The mine site is adjacent to a lake and wetland that feed a river that has salmon in it right now, according to an eyewitness, Pacific Wild executive director Ian McAllister.

The B.C. Environment Ministry has said the discharge reached the ocean through a creek, several beaver-dam-created wetlands and Banks Lake before entering the ocean at Survey Bay, but it is not believed it will harm humans or animals.

The discharge occurred approximately one kilometre from the ocean.

Toxicity testing by a third-party laboratory on undiluted tailings effluent showed 100-per-cent survival for rainbow trout and Daphnia magna (sometimes called a water flea), according to the environment ministry.

A picture of what happened at the mine site is shown in a series of 19 undated photos received around July 4 by NDP mining critic Norm Macdonald.

They show sediment-laden water spilling out of an underground mine portal, and into creeks and wetlands, as well as the unsuccessful efforts of the company to deal with the water.

In an interview, Macdonald said he received the photos and information on the pollution spill, and health and safety concerns at the mine, from a person who phoned him.

That person said they had directed their concerns to the mines ministry but they were ignored.

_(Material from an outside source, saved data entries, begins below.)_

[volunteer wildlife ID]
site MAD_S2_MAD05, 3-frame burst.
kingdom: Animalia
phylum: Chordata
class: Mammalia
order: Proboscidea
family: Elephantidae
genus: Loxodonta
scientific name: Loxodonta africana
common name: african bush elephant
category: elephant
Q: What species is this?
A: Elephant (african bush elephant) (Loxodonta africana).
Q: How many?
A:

Macdonald said he passed on the concerns to Energy and Mines Minister Bill Bennett and Environment Minister Mary Polak in an email.

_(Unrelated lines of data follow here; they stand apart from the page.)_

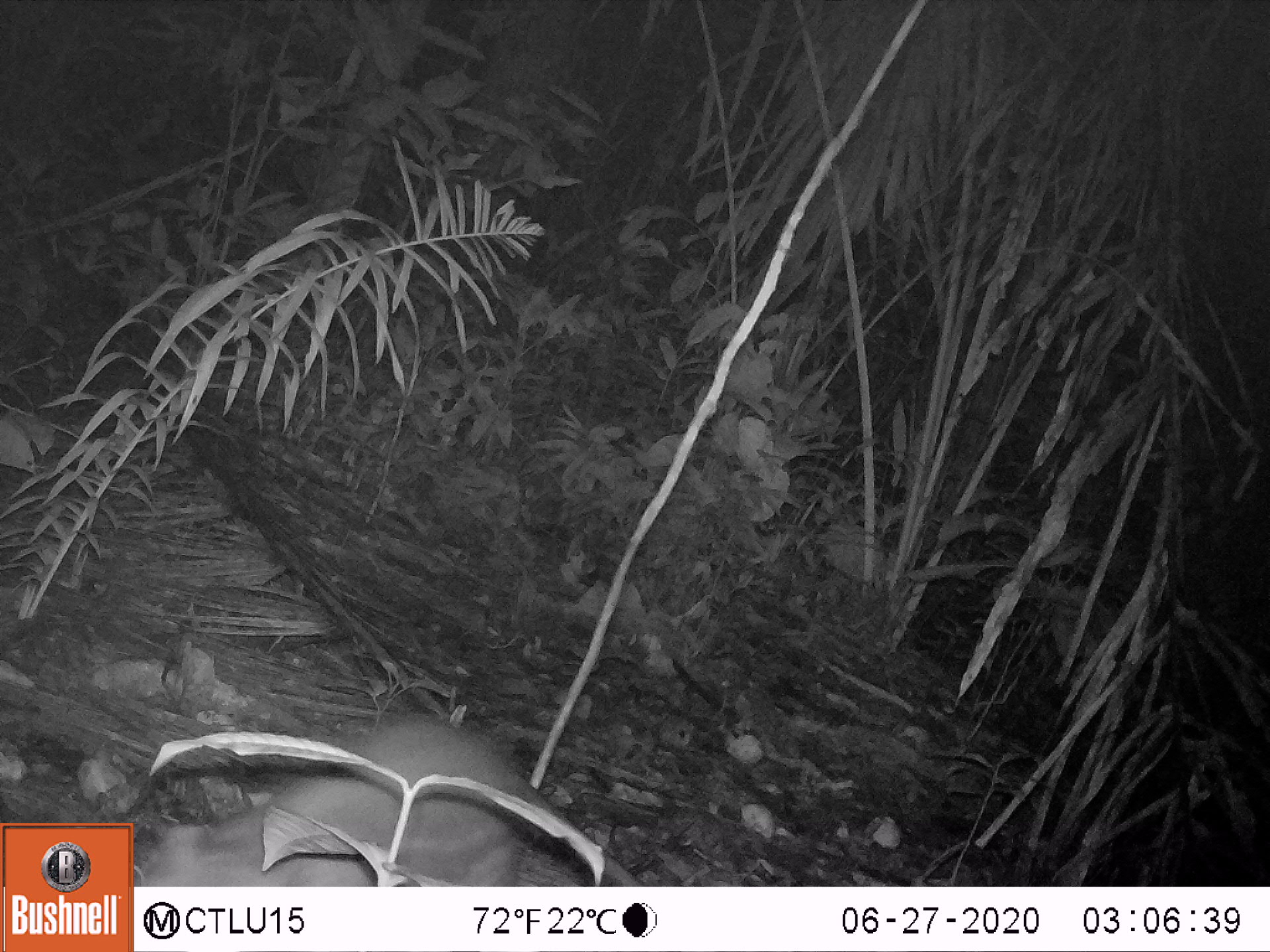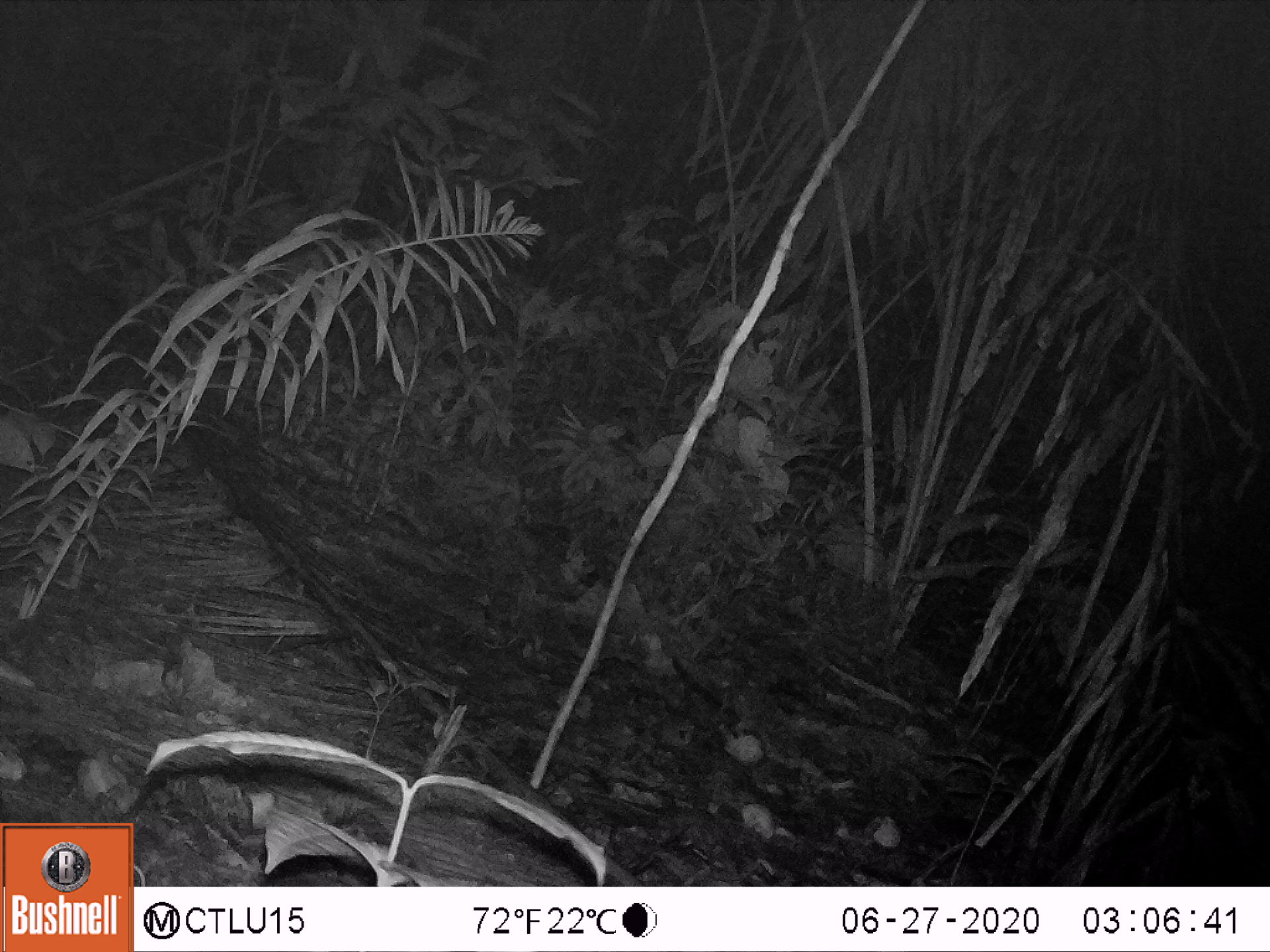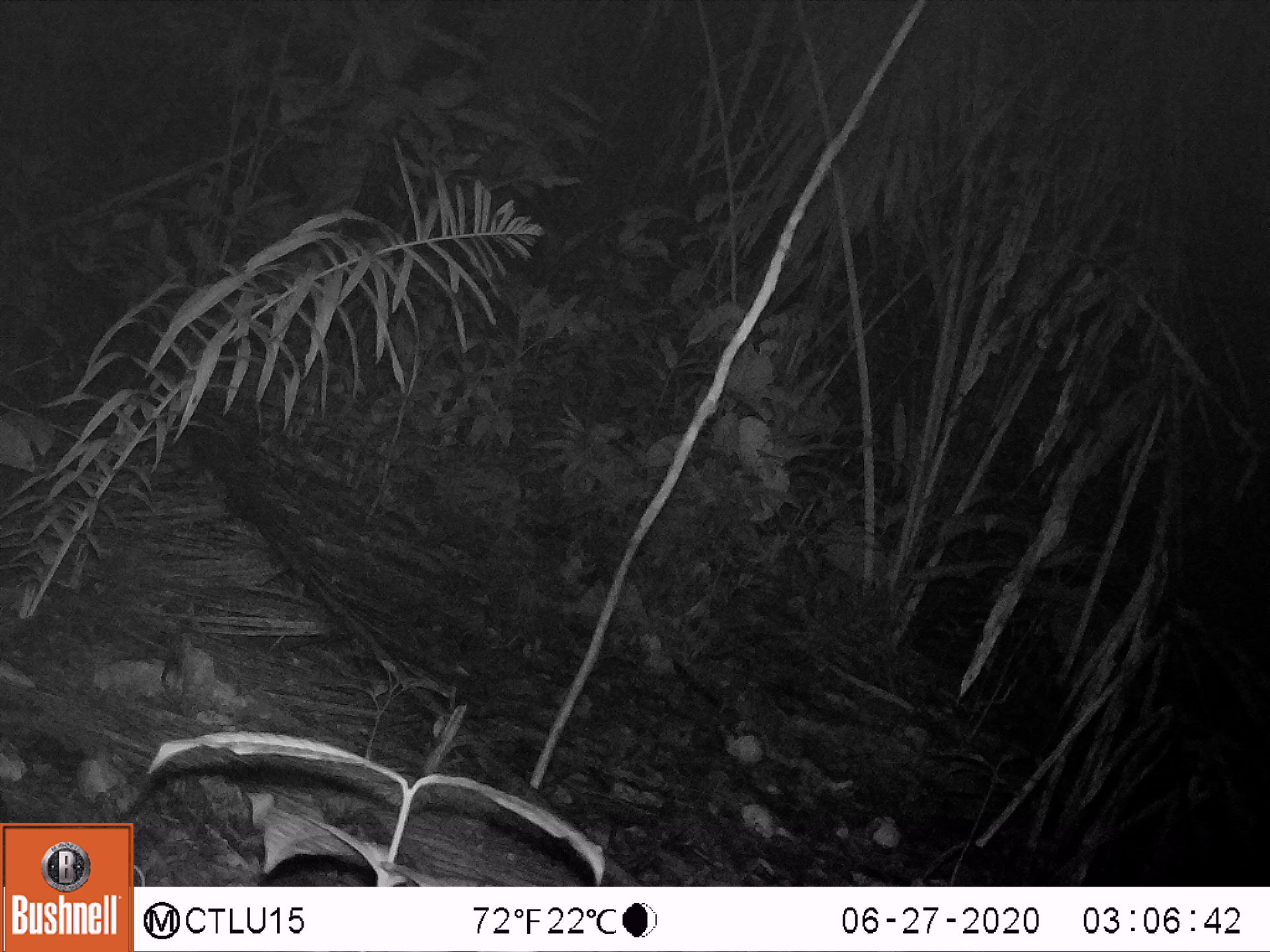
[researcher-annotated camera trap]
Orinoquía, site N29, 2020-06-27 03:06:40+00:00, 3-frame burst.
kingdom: Animalia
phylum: Chordata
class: Mammalia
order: Rodentia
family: Cuniculidae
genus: Cuniculus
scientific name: Cuniculus paca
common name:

He said if it is true the province did not act on the initial complaint that is disappointing and highlights the B.C. government has learned little since the catastrophic dam failure at the Mount Polley mine last summer. “I think it still speaks to major gaps in the way the ministry is approaching things,” said Macdonald.

Hoffman said his office received an anonymous complaint on July 2 and the mine manager was contacted, but denied there was a problem.

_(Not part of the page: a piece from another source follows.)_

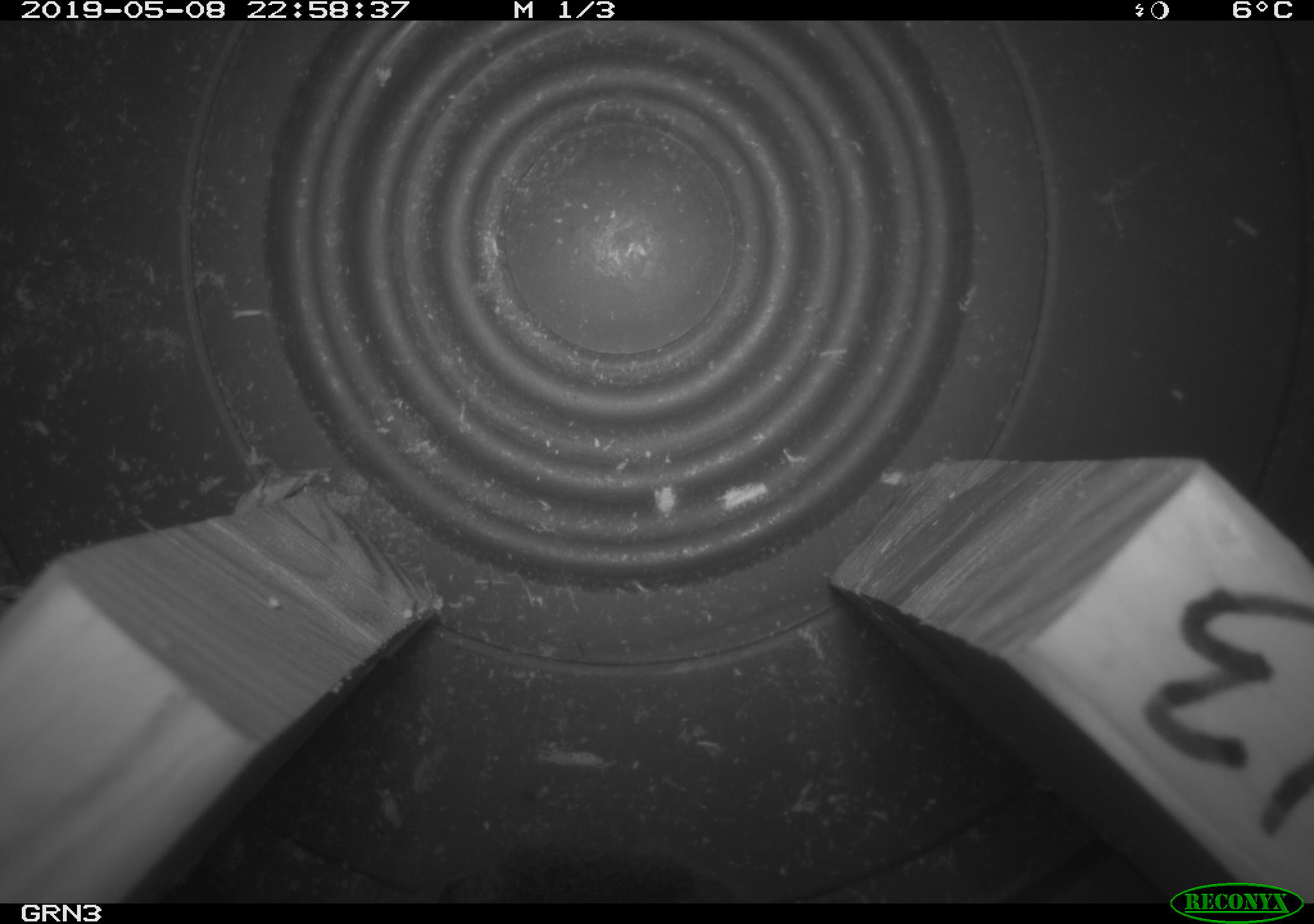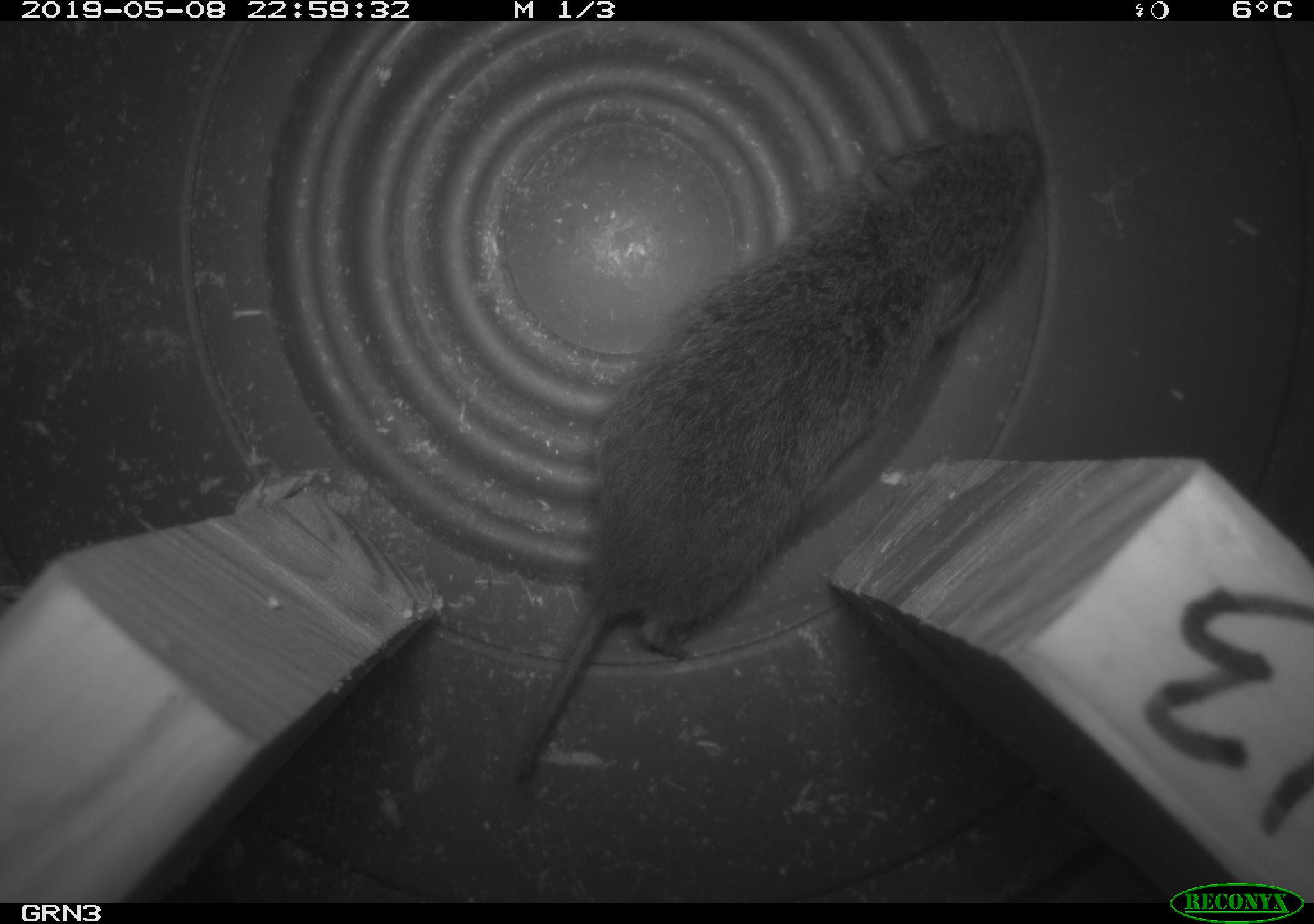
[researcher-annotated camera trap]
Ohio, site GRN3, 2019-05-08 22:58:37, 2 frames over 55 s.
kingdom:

It took until July 9 to mobilize other agencies for a visit by helicopter to the site, he said.

In a written statement, the Ministry of Environment said the July 9 visit was its first inspection of the mine.

McAllister has spent three days at the island, after travelling there by boat, examining the watershed the effluent and tailings spilled into.

He said Tuesday by satellite phone it is clear it is a salmon-bearing waterway for sockeye and possibly other salmon species.

“It is remarkable how that mine site is on the wetlands adjacent to all the spawning area,” said McAllister.

He said he has provided photos of the watershed to Environment Canada.

Banks Island Gold has not responded to The Vancouver Sun’s requests for interviews this week.

In a written statement it issued last week, the company said it is in ongoing discussions with provincial officials and will continue limited activities on-site in the next few days as it works with the regulatory authorities to ensure that operations can continue uninterrupted.

The small underground mine operation received approval from the B.C. government in March 2014. At the time, the province said the company would receive a permit for the 12-month life of the mine.

According to the company’s last audited financial statements from Feb. 28 of this year filed with the Canadian Securities Administrators, it was in a poor financial position.

At the time, its liabilities (including loans and other payables) far outstripped its current assets such as cash and money they were owed — $10.74 million in liabilities to $1.36 million in assets.

The company’s president and CEO is listed as Benjamin Mossman, a professional engineer. Wolfgang Nickel, also a professional engineer, and formerly president of Teck’s Highland Valley Copper operation, is chairman of the board of directors.